CN104794215A

CN104794215A - Fast recursive clustering method suitable for large-scale data

Info

Publication number: CN104794215A
Application number: CN201510206141.3A
Authority: CN
Inventors: 冀俊忠; 高明霞; 宋辰; 刘金铎
Original assignee: Beijing University of Technology
Current assignee: Beijing University of Technology
Priority date: 2015-04-27
Filing date: 2015-04-27
Publication date: 2015-07-22

Abstract

The invention provides a fast recursive clustering method suitable for large-scale data, and belongs to the technical field of data extraction. According to the recursive clustering method, a data set to be processed is regarded as a data sequence; firstly, a benchmark datum is selected from the data sequence randomly to serve as the representative datum of a cluster; then, the similarity value of the residual data and the benchmark datum is computed in a bidirectional scanning mode of the data sequence and compared with a user threshold value; the positions of the residual data in the sequence are adjusted according to the comparison result, the principle that the data with the similarity value being larger than the user threshold value are exchanged to the right side of the benchmark datum, and the data with the similarity value being smaller than the user threshold value are exchanged to the left side of the benchmark datum is adopted, the benchmark datum serves as the boundary, and data partition is finished once while scanning is conducted once; the data at the right side of the benchmark datum is divided into a cluster, the data at the left side of the benchmark datum are set to be a new data sequence, and bidirectional scanning is conducted continuously to finish recursive comparison division.
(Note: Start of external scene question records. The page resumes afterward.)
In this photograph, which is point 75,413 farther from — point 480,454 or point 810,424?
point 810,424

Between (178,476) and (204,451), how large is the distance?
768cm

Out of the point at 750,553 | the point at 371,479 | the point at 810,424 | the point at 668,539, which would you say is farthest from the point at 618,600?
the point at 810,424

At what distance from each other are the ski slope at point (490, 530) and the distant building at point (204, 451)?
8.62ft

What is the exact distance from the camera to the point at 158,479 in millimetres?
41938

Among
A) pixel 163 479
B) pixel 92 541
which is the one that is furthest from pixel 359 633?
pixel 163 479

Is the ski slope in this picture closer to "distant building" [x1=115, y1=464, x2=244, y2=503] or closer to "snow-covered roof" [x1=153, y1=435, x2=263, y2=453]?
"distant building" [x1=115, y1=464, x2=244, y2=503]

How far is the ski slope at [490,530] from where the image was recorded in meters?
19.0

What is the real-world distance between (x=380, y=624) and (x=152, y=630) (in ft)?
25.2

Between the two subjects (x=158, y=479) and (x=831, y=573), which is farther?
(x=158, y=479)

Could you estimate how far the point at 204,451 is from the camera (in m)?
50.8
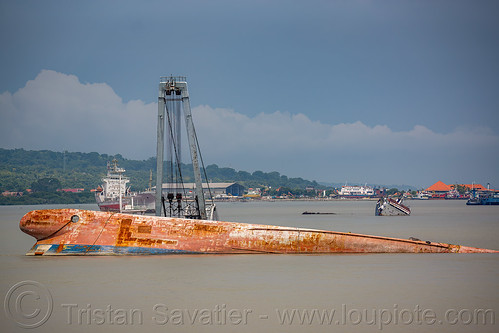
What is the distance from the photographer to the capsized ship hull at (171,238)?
62.8 feet

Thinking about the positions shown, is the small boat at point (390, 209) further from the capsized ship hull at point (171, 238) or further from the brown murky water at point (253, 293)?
the brown murky water at point (253, 293)

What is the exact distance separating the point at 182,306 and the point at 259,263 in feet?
20.0

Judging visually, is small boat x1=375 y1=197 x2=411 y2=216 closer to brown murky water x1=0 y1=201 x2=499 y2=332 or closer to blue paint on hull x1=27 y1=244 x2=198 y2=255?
brown murky water x1=0 y1=201 x2=499 y2=332

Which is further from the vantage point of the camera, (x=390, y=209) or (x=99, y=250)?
(x=390, y=209)

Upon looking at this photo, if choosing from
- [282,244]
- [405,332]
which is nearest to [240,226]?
[282,244]

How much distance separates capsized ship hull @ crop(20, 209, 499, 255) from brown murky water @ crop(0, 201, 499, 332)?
18.3 inches
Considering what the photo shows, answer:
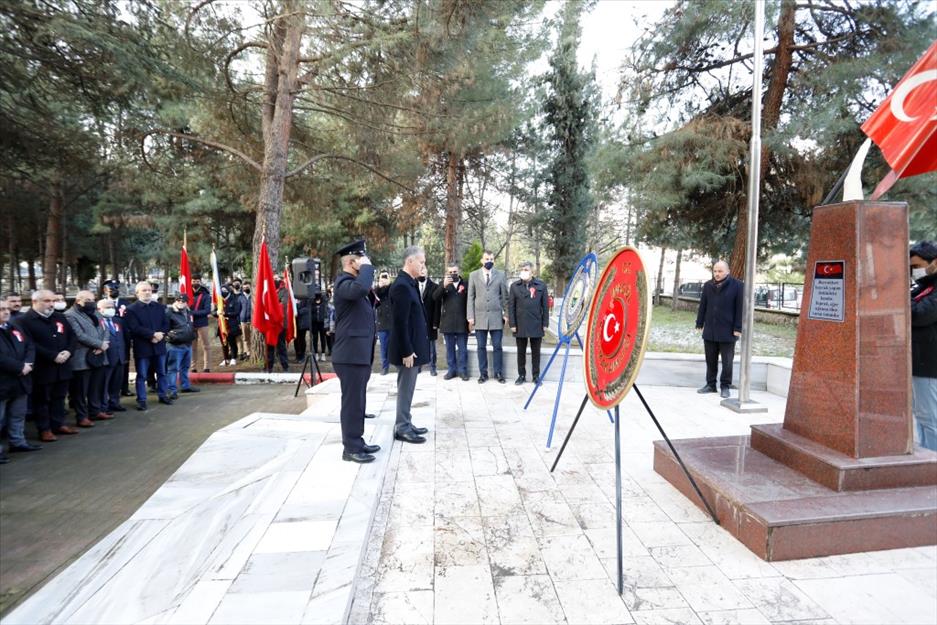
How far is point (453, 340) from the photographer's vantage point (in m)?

The method is suitable for the large-scale data set clustering with a higher requirement for time.

Description

A kind of Fast Recursive clustering method of applicable large-scale data

Technical field

A kind of Fast Speed Clustering of applicable large-scale data belongs to Clustering in Data Mining research field.Be specifically related to a kind of clustering method being applicable to that the time is had higher requirements.

Background technology

Along with the rise of the universal of mobile calculation technique and Internet of Things, create mass data, especially the multi-medium data such as text, image, video.As described in " IDC prediction 2014 ", 2014, the size in " digital universe "-also namely create in a year, all digital informations-by continuation expansion copying and consume, reached about 6ZB (6,000,000,000,000 terabyte) more than 50%.The ultimate challenge of IT field is become with reasonable and acceptable time series analysis and these large data of excavation.Cluster in Data Mining or cluster analysis are often used in data prediction, it is a kind of common type of exploratory data analysis, be widely applied to numerous practical field, as medicine (classification of diseases, genetic analysis), chemistry (grouping of compound), social science (statistics classification), information retrieval (topic detection and tracking), computer graphical (Iamge Segmentation) etc.Therefore, the clustering algorithm that one can process large-scale data (Large Data) large data (big data) is even badly in need of in current Data Mining, for solving the large market demand needing fast processing, such as topic detection and tracking, Spam filtering, Iamge Segmentation etc.

Traditional clustering algorithm, such as hierarchical clustering algorithm, spectral clustering etc. need to set up similarity matrix by the similarity calculated between any two data objects usually.Although this kind of clustering algorithm has higher accuracy, its time complexity is often beyond O (N ²).For large-scale data, such as: sample quantity is close to 10 ⁵-10 ⁸, or large data, such as: sample number magnitude is more than 10 ⁹, such time complexity cannot process or be difficult to stand.The common clustering algorithm for the treatment of large-scale data, their time complexity is generally O (n) or O (nlogn), such as, based on the CURE algorithm of Sampling techniques, and based on point and the BIRCH algorithm of autonomous thought.Therefore CURE algorithm can process aspherical data owing to have employed the representative bunch of multiple sample point, the scope of application is wider, but CURE algorithm final institute spended time is closely related with sampling ratio, how to determine a suitable sampling ratio inherently individual difficult problem, this algorithm number of needing user to input in advance bunch in addition, this is also a difficult problem to the large data of Unknown Distribution; BIRCH algorithm save internal memory, can increment type work, therefore scalability is fine, but cluster result relies on data input sequence, and the number of final " bunch " will be limited to the corresponding controling parameters of each node in characteristics tree.

Summary of the invention

The present invention is based on quicksort thought, propose a kind of clustering method of Fast Recursive, called after CAQS (Clustering Algorithm based on Quicksort, CAQS).CAQS method is a typical recursion method, the method regards pending data set as a data sequence, first the representative data that a random selected reference data is regarded as bunch from data sequence, then by the bilateral scanning mode of data sequence is calculated remaining data and this reference data Similarity value and and user's threshold value compare, according to comparative result adjustment remaining data position in the sequence, follow Similarity value and be greater than the exchanges data of user's threshold value on the right side of reference data, Similarity value is less than the exchanges data of user's threshold value on the left of reference data, take reference data as boundary, every run-down just completes a Data Segmentation, reference data comprises its right data and is divided into one bunch, reference data left data is set to new data sequence, continue the comparison division that bilateral scanning completes recursion.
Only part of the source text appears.